House Vote to Send Health Law Repeal to Obama for First Time

WASHINGTON (AP) —

After dozens of failed attempts to undo President Barack Obama’s health care law, the GOP-led Congress will finally put a bill on the president’s desk Wednesday striking at the heart of his signature legislative achievement.

Obama will veto the bill, and so the ultimate outcome will be the same as the many previous GOP attempts to repeal Obamacare. But the vote in the House, in its first legislative act of this presidential election year, will mark the first time such a bill makes it all the way to the White House.

Unlike past efforts that were blocked by Senate Democrats, this time the legislation was written under special rules protecting it from a Democratic filibuster. It passed the Senate late last year, and so Wednesday’s House vote will send it straight to Obama.

House GOP leaders said the vote and Obama’s subsequent veto will lay bare a stark choice between the parties in a presidential election year. Democratic presidential front-runner Hillary Clinton has decried the legislation while leading GOP candidates applaud it.

“We are confronting the president with the hard, honest truth. Obamacare doesn’t work,” Speaker Paul Ryan of Wisconsin told reporters Wednesday. But he acknowledged: “Ultimately, this is going to require a Republican president. That’s why our top priority in 2016 is going to be offering the country a clear choice with a bold pro-growth agenda.”

BRIEF: In the news story above on the health law repeal vote, when did the bill pass the Senate?

DATASET EXTRACT:
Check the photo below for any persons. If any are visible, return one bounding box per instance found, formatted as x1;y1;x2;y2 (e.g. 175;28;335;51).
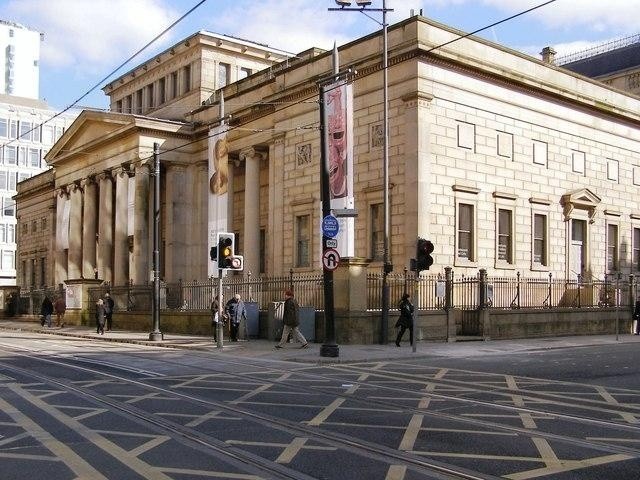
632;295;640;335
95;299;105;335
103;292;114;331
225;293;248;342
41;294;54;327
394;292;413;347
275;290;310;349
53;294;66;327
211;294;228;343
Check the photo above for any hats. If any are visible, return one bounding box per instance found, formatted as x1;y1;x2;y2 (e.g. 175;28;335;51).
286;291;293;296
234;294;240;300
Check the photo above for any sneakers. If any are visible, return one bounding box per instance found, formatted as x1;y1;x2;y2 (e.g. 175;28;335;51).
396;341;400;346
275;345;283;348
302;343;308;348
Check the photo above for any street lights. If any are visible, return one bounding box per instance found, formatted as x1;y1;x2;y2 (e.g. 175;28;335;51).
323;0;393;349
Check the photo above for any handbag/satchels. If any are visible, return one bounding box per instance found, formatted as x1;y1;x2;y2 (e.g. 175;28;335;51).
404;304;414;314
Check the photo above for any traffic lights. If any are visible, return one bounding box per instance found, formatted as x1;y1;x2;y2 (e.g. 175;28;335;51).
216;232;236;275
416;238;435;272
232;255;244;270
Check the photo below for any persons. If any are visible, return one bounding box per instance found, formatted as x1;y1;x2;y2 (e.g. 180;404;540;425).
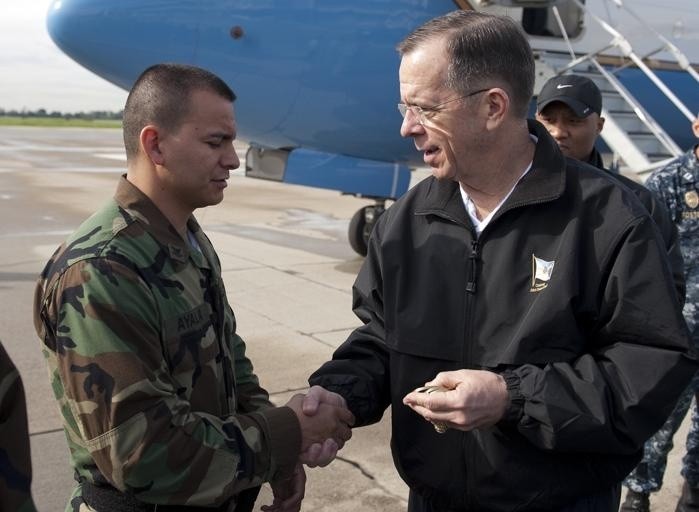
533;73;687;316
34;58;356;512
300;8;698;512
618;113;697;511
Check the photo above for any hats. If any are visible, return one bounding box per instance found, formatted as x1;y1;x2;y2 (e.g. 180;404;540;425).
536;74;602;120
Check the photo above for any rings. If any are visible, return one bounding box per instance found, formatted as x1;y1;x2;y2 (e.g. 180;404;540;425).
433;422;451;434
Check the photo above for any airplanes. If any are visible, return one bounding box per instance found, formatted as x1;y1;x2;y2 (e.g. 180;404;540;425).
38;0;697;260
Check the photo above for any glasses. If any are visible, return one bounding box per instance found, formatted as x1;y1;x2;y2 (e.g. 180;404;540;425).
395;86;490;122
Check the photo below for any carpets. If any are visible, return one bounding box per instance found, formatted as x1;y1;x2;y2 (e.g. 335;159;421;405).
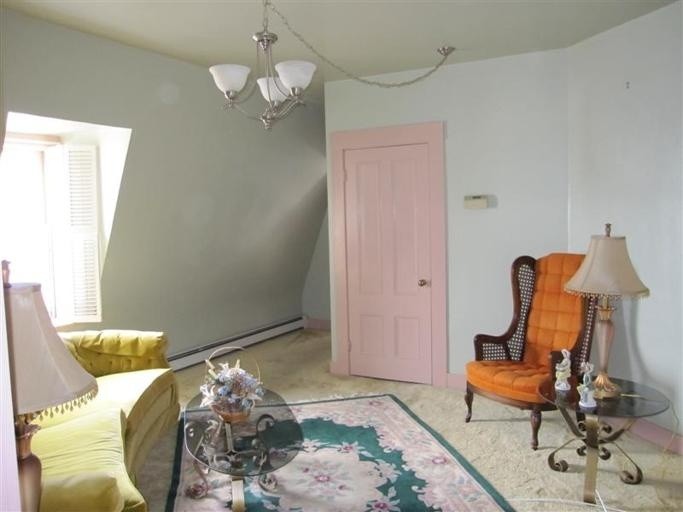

ANSWER TO THE EXERCISE: Late last year.